### Extract to read
---------------

Open Source

Best Open-Source LLM (2026): Kimi K2.6 vs DeepSeek V4 Pro vs GLM-5.1 vs Llama 4 vs Qwen 3.6

Five frontier-class open-weight LLMs shipped in 30 days. Real benchmarks, licenses, hosting costs, and a decision matrix for CTOs picking their 2026 stack.

Published 03 May 2026 • Updated 23 May 2026 • 12 min read

Updated May 23, 2026

Quick answer. As of May 2026, Kimi K2.6 (Moonshot AI) is the best open-source LLM overall — it tops the Artificial Analysis Intelligence Index among all open-weight models (54), ranking #4 of every model behind only Anthropic, Google, and OpenAI. DeepSeek V4 Pro leads agentic work and ties closed frontier on SWE-Bench; GLM-5.1 is the cleanest-license pick.

The open-weights frontier moves monthly, and the answer to "what's the best open source LLM in 2026?" is no longer the model that was best in March. Between early April and mid-May 2026, Moonshot shipped Kimi K2.6, Z.ai shipped GLM-5.1, DeepSeek shipped V4 Pro and V4 Flash, Xiaomi shipped MiMo-V2.5-Pro, MiniMax open-sourced M2.7, Google released Gemma 4, Alibaba released Qwen 3.6, and Ant Group's inclusionAI released Ring-2.6-1T. The buyer's question flipped from "can we get away with open?" to "which open-weight model do we standardize on for the next 12 months?"

Update — May 22, 2026: Alibaba announced Qwen3.7-Max at the Apsara Summit on May 20, with public pricing landing on OpenRouter on May 21 at $2.50 / $7.50 per 1M tokens. It is currently closed-weight (no Hugging Face release, no local-deployment path), so it sits outside this guide's open-weights scope — Qwen 3.6 remains Alibaba's latest open-weights flagship and the right comparison point in the ranking below. If you're evaluating the closed Max tier specifically, see the Qwen 3.7 release tracker and 3.7 vs 3.6 comparison.

This guide ranks the current leaders using neutral benchmarks where they exist — primarily the Artificial Analysis Intelligence Index (a composite of 10 independent evaluations) and the GDPval-AA agentic leaderboard — and clearly labels vendor-reported numbers as such. We do not invent scores. If a number isn't published or independently verified, we say so.

If you're a CTO or infra lead locking down the LLM layer of your stack, this is your decision guide for May 2026.

What is the best open source LLM in 2026?

By the broadest neutral measure — the Artificial Analysis Intelligence Index, which aggregates GDPval-AA, τ²-Bench Telecom, Terminal-Bench Hard, SciCode, AA-LCR, AA-Omniscience, IFBench, Humanity's Last Exam, GPQA Diamond, and CritPt — Kimi K2.6 is the leading open-weights model. It scores 54 on that index, landing at #4 across all models (open or closed), behind only the latest from Anthropic, Google, and OpenAI (all 57). That is the smallest gap between best-open and best-closed in the history of the category.

---------------

### Required work
a) From the open-source LLM guide, extract the passage starting at "Update — May" and ending at "vs 3.6 comparison.".
b) In the open-source LLM guide, which model is named the cleanest-license pick?
c) Please carry on the open-source LLM guide from its last sentence.
The lines after the open-source LLM guide come from a separate source.

### Supplied information

---------------

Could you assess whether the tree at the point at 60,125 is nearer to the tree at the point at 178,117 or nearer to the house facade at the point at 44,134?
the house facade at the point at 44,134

---------------

### Task responses
a)
Update — May 22, 2026: Alibaba announced Qwen3.7-Max at the Apsara Summit on May 20, with public pricing landing on OpenRouter on May 21 at $2.50 / $7.50 per 1M tokens. It is currently closed-weight (no Hugging Face release, no local-deployment path), so it sits outside this guide's open-weights scope — Qwen 3.6 remains Alibaba's latest open-weights flagship and the right comparison point in the ranking below. If you're evaluating the closed Max tier specifically, see the Qwen 3.7 release tracker and 3.7 vs 3.6 comparison.

b) GLM-5.1

c)
But "best" is workload-dependent. DeepSeek V4 Pro is the strongest open model for agentic real-world work (it leads the GDPval-AA leaderboard among open weights), and GLM-5.1 is the pick when license cleanliness drives the decision. Here is the full ranked picture.

Which open-source LLMs rank highest right now?

One row per model. The "Neutral score" column is the Artificial Analysis Intelligence Index (independent composite); a dash means AA has not published an index score for that exact variant. SWE-Bench figures are vendor-reported unless noted; we label them.

Rank	Model	Params (active / total)	License	Neutral score (AA Index)	Best for
1	Kimi K2.6 (Moonshot)	32B / 1T (MoE)	Modified MIT	54 (#1 open, #4 overall)	Best all-round + agentic coding
1=	MiMo-V2.5-Pro (Xiaomi)	42B / 1T (MoE)	Apache-2.0	54	Tied #1 by index; 1M context
3	DeepSeek V4 Pro (Max)	49B / 1.6T (MoE)	MIT	52	#1 agentic (GDPval-AA), best coding
4	GLM-5.1 (Z.ai)	40B / 744B (MoE)	MIT	51	Cleanest license, cheapest self-host
5	MiniMax-M2.7	10B / 230B (MoE)	Apache-2.0	50	Cheapest frontier-class inference
6	DeepSeek V4 Flash (Max)	13B / 284B (MoE)	MIT	47	Best $/intelligence, single-host
7	Llama 4 (Meta)	~600B+ class	Llama 4 Community License	— (not on AA index)	Ultra-long context (vendor: ~5M)
8	Qwen3.6-27B (Alibaba)	27B dense	Apache-2.0	—	Best small dense coder, OSI license
9	Gemma 4 (Google)	2B–31B (dense + 26B MoE)	Apache-2.0	—	On-device / laptop-class
10	Ring-2.6-1T (inclusionAI)	~63B / 1T (MoE)	MIT	— (vendor numbers only)	Adaptive-effort reasoning (unverified)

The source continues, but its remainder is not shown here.